→ Directions for this task
Nothing but the records themselves, exactly as written, should appear in the reply; leave out the pictures.

[[ Data to use open ]]

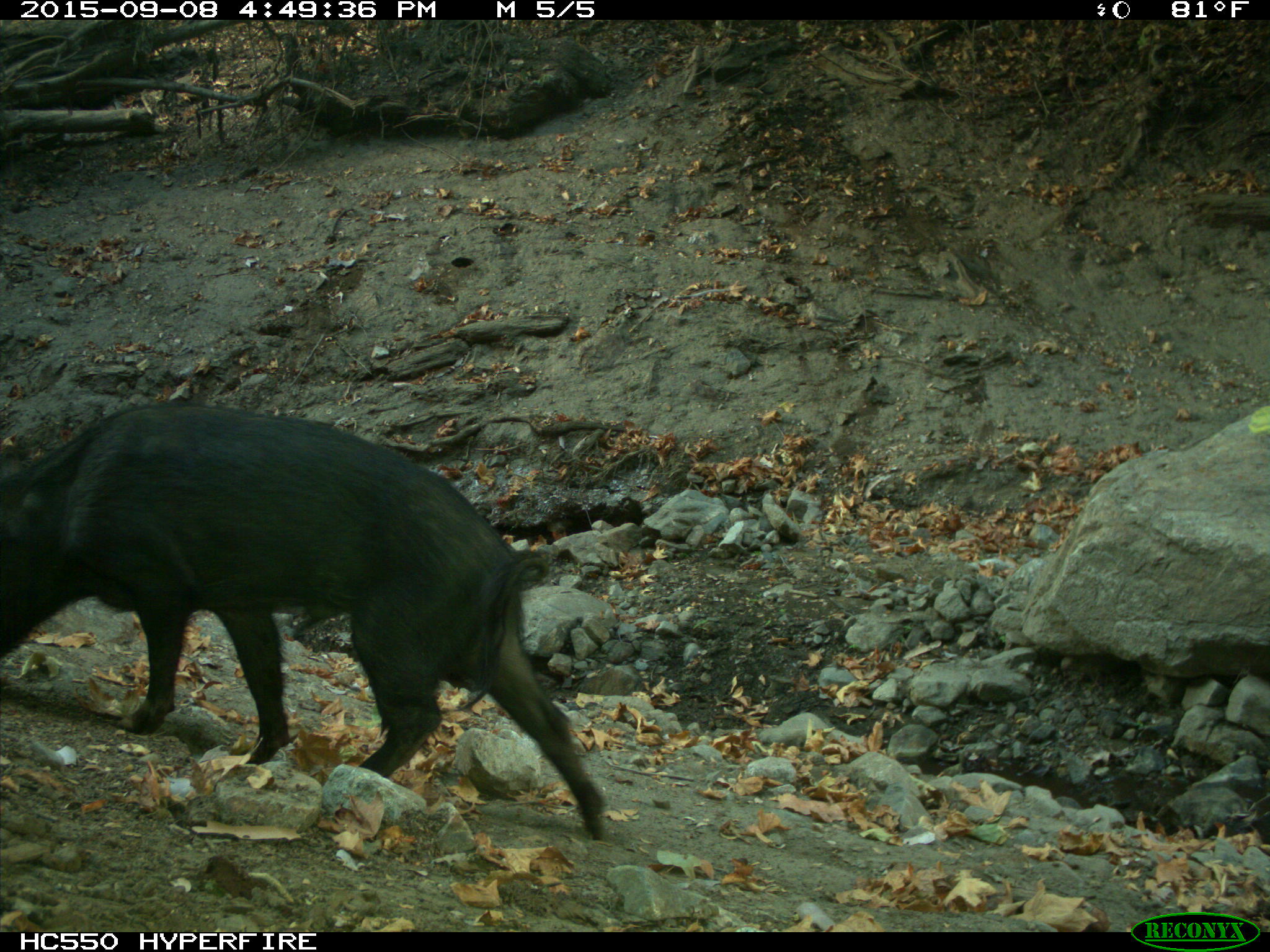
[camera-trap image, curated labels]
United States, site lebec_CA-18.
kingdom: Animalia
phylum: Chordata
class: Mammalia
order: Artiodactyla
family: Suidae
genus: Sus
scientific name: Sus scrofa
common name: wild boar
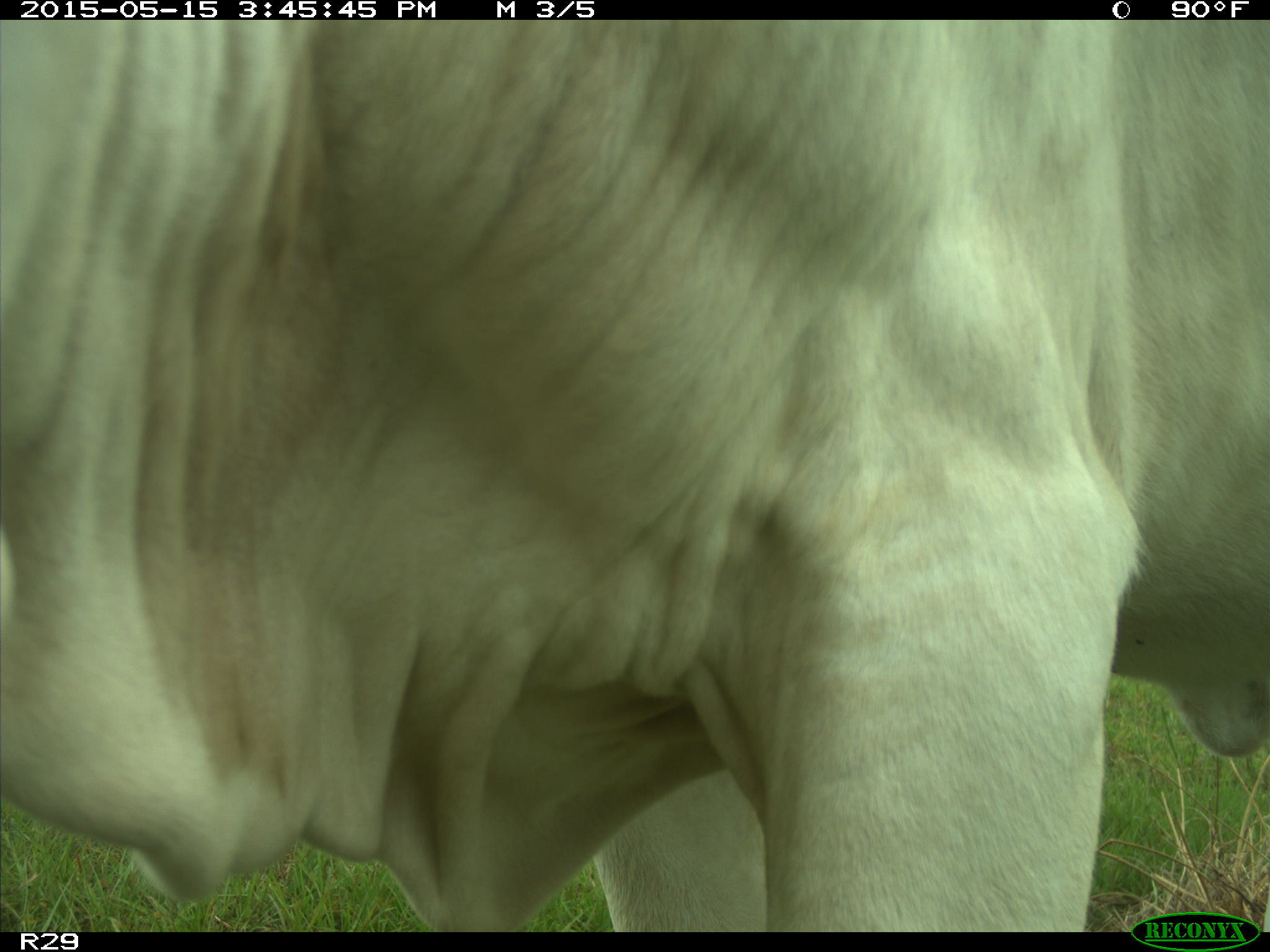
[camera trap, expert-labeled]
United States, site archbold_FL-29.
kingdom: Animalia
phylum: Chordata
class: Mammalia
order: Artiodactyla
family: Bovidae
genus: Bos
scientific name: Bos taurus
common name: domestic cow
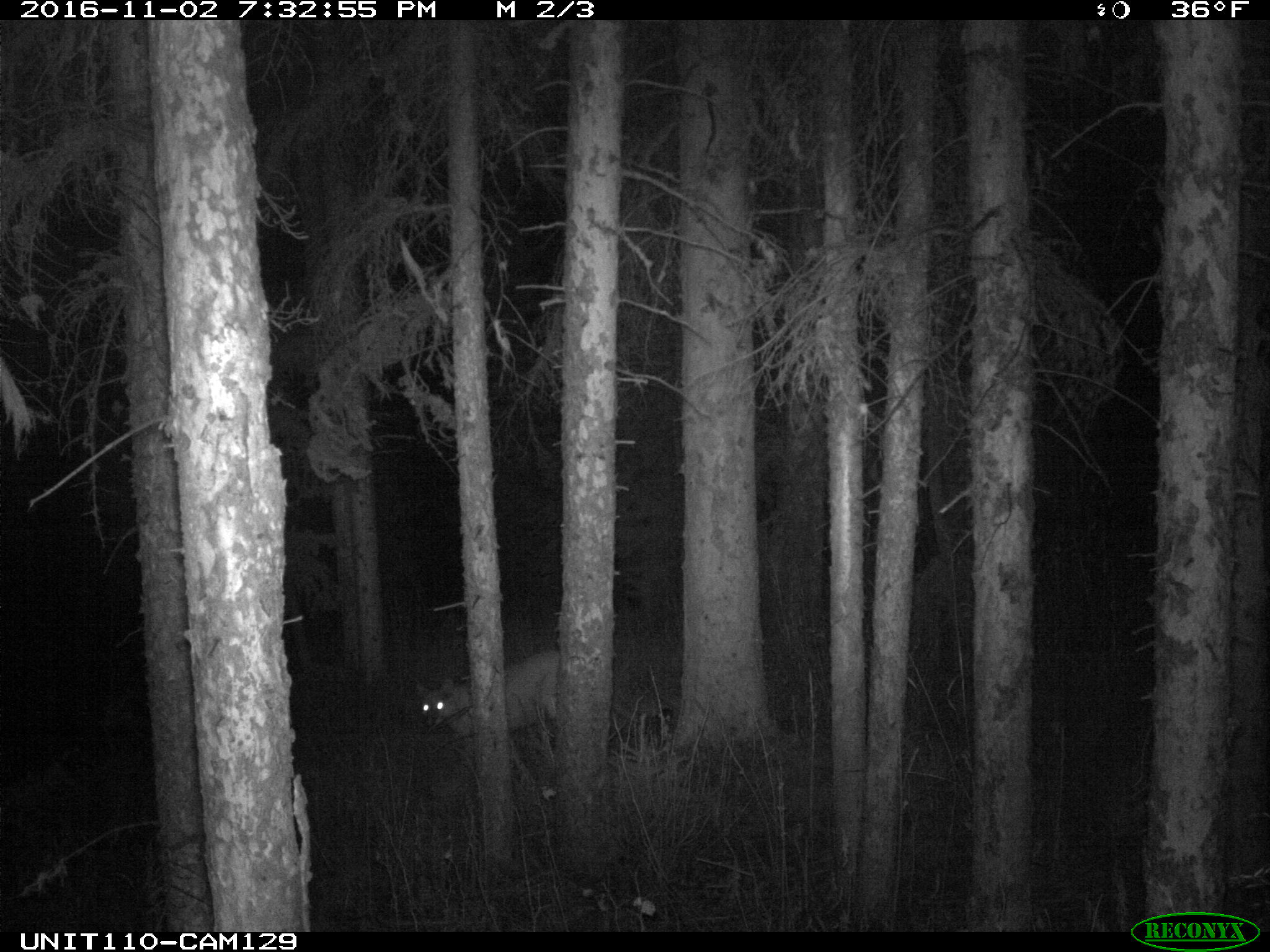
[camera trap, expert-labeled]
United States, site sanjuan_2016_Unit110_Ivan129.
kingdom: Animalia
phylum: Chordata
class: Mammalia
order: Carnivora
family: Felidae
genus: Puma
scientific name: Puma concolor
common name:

[[ Data to use closed ]]

→ Answer for the task
[camera-trap image, curated labels]
United States, site lebec_CA-18.
kingdom: Animalia
phylum: Chordata
class: Mammalia
order: Artiodactyla
family: Suidae
genus: Sus
scientific name: Sus scrofa
common name: wild boar
[camera trap, expert-labeled]
United States, site archbold_FL-29.
kingdom: Animalia
phylum: Chordata
class: Mammalia
order: Artiodactyla
family: Bovidae
genus: Bos
scientific name: Bos taurus
common name: domestic cow
[camera trap, expert-labeled]
United States, site sanjuan_2016_Unit110_Ivan129.
kingdom: Animalia
phylum: Chordata
class: Mammalia
order: Carnivora
family: Felidae
genus: Puma
scientific name: Puma concolor
common name:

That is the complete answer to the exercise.